[Text provided — start]

METHOD OF INTELLECTUAL ANALYSIS OF SHORT HIGH-DIMENSIONAL SAMPLES BASED ON BAGGING ENSEMBLE WITH DATA AUGMENTATION

Abstract

One of the persistent and critical challenges in the application of machine learning and statistical analysis methods in the medical field remains the effective processing of small data – datasets containing a limited number of observations for practical, ethical or biological reasons. In contrast to large-scale population studies or broad epidemiological databases, many real-world clinical scenarios involve working with small samples: individual patient data, rare diseases, early stage studies or specialized diagnostic procedures. As a result, researchers and clinicians are often forced to work with incomplete, sparse, or highly unbalanced data in an effort to create accurate and robust models that can be used to inform important clinical decisions. Thus, the development of efficient, reliable, and interpretable methods for processing short data is not only a methodological necessity but also a practical requirement of modern medicine. One of the most common ways to partially solve the problem of small sample analysis is data augmentation. Increasing the number of instances in the training set often has a positive effect on the accuracy of models. However, in the case of augmented data, relying on a single modeling strategy is sometimes not enough. Often, combining augmentation and ensemble learning approaches can lead to significant improvements in model robustness and performance.

This article develops a new method for intellectual analysis of short high-dimensional data samples for solving regression modeling problems, based on the use of a bagging ensemble of artificial neural networks with an additional data augmentation procedure. Its training algorithm and results are described in detail. Using this method, two medical problems were solved: predicting the level of bone fragility in patients with osteoarthritis and the percentage of body fat. According to the results of comparing the main performance metrics of the developed approach and the baseline models, proposed method demonstrated the best results for both problems. The developed bagging ensemble can be used in cases where the amount of available data is limited and classical models do not provide the required accuracy.

[Text provided — finish]
[Available data — start]

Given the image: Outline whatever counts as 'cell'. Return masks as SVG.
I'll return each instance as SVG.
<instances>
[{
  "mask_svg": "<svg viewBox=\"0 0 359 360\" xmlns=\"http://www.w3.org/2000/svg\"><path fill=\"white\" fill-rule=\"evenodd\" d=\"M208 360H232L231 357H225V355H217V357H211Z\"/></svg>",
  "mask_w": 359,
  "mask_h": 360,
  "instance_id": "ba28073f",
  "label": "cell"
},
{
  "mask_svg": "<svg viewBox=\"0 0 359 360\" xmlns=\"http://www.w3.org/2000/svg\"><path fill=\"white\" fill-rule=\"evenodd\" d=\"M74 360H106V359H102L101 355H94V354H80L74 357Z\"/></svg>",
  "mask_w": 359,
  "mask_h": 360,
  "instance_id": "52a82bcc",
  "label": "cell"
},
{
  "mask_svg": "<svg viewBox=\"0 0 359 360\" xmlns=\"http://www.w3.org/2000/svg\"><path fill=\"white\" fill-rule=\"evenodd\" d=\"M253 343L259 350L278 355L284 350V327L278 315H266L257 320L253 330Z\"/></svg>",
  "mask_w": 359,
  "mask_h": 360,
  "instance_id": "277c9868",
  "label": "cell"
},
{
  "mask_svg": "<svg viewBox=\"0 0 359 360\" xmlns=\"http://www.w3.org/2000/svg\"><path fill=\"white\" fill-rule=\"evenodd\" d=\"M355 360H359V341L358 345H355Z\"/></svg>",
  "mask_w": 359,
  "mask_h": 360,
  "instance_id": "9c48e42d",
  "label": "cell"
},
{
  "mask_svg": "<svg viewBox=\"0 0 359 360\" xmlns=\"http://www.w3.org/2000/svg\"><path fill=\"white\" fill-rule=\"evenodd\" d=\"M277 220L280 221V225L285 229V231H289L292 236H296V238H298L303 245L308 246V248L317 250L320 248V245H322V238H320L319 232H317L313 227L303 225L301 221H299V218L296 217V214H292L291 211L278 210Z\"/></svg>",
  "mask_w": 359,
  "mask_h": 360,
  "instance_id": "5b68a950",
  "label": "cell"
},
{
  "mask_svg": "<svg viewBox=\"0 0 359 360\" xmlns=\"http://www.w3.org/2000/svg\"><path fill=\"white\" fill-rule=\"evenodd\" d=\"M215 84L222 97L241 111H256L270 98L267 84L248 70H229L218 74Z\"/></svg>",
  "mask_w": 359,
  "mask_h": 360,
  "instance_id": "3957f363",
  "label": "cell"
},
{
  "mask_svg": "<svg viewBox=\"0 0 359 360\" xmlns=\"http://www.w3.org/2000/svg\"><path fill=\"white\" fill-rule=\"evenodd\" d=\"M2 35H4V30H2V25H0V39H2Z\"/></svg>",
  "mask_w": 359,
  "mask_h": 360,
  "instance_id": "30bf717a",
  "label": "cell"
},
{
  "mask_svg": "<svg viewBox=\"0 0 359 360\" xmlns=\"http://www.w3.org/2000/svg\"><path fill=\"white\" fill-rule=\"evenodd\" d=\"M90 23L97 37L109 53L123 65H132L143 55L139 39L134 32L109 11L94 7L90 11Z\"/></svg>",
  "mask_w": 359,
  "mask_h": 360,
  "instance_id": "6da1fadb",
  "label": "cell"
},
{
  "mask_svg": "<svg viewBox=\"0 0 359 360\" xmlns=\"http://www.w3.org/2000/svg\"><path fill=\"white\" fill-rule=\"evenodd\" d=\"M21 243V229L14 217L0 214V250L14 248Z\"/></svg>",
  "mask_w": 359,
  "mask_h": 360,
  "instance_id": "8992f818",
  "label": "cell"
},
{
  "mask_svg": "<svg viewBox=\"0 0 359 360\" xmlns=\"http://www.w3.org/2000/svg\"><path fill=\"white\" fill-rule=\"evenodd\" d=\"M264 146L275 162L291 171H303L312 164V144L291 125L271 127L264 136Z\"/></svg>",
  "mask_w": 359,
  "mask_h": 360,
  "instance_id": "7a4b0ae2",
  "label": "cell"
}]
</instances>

[Available data — finish]

▶ **Exercise requirements**
Which two medical problems does the abstract on bagging ensembles for small data say were solved with the new method? Answer from the abstract alone, not from the records.

▶ **Answer for the task**
Predicting the level of bone fragility in patients with osteoarthritis and predicting the percentage of body fat.